Description of the task: Write the next part of the account of Savchenko's detention in Russia, starting right after its last sentence.

Source document:
Last week a Voronezh court once again refused to release Savchenko on bail. This came shortly after a press briefing on Sept 11 by Russian foreign ministry spokesperson Alexander Lukashevich. He claimed that the Minsk protocol agreeing the release of prisoners of war did not apply to Savchenko.

It was learned at the end of August that Savchenko was to be forced to undergo a so-called psychiatric examination at the notorious Serbski Institute in Moscow. 

Savchenko condemned this ‘examination’ as illegal.  A statement was made public by her lawyer Mark Feygin in which she says that she “was illegally abducted from Ukraine, unlawfully brought to the Russian Federation and is being held here illegally” She said that she would be refusing to speak with the clinic staff; to give any kind of testimony; to answer any questions in writing or verbally; to fill in any forms or undergo any tests.

Data section:
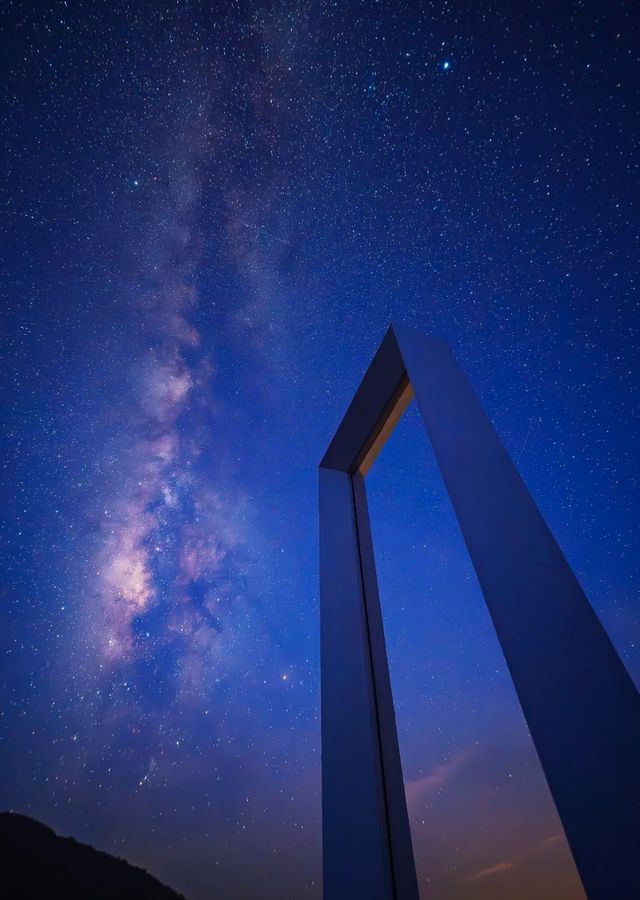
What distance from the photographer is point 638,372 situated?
127 inches

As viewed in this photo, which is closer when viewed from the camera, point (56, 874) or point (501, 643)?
point (501, 643)

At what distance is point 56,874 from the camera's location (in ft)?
44.0

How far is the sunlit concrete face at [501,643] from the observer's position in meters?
0.54

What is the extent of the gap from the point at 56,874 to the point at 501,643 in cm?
2145

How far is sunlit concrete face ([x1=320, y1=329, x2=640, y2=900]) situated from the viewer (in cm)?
54

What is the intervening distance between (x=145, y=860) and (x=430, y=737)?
602 inches

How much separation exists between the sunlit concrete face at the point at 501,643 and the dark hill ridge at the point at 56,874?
18554 mm

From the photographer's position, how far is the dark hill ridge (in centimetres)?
1285

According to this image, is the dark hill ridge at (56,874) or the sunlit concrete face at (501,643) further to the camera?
the dark hill ridge at (56,874)

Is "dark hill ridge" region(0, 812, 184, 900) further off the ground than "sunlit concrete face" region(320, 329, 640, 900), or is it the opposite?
"dark hill ridge" region(0, 812, 184, 900)

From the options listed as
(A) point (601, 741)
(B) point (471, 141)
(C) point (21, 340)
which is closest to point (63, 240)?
(C) point (21, 340)

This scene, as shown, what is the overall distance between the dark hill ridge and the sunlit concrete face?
18.6 m

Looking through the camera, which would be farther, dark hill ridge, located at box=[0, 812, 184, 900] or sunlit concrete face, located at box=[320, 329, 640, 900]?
dark hill ridge, located at box=[0, 812, 184, 900]

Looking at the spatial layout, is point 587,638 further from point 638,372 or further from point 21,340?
point 21,340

Result for this task:
The Serbsky Institute gained notoriety in Soviet times for its application of punitive psychiatry and there are very legitimate concerns regarding the possible methods which could be used against the Ukrainian officer.  These concerns were set out in an appeal signed by a number of Ukrainian psychiatrists, including Semyon Gluzman, a victim of Soviet punitive psychiatry.

Nadiya Savchenko was taken prisoner in the Luhansk oblast by militants from the self-proclaimed Luhansk People’s Republic on June 17 or 18.  Two days later a video appeared of her being interrogated by the militants. She demonstrated courage during the interrogation and refused to provide the information the militants demanded.

It then transpired that she was being held in a Russian SIZO.  She was first remanded in custody by a Voronezh court on July 2, then on July 9 Russia’s Investigative Committee announced  that she was being charged with alleged  “complicity in the group killing of two or more people carrying out official activities in a publicly hazardous manner for motives of political hatred”.

The investigators claimed that in June, as a member of the Aidar Battalion, Savchenko found out the whereabouts of a group of TV Rossiya journalists and other civilians outside Luhansk, and passed these to fighters who carried out a mortar attack which killed TV Rossiya employees Igor Kornelyuk and Anton Voloshin.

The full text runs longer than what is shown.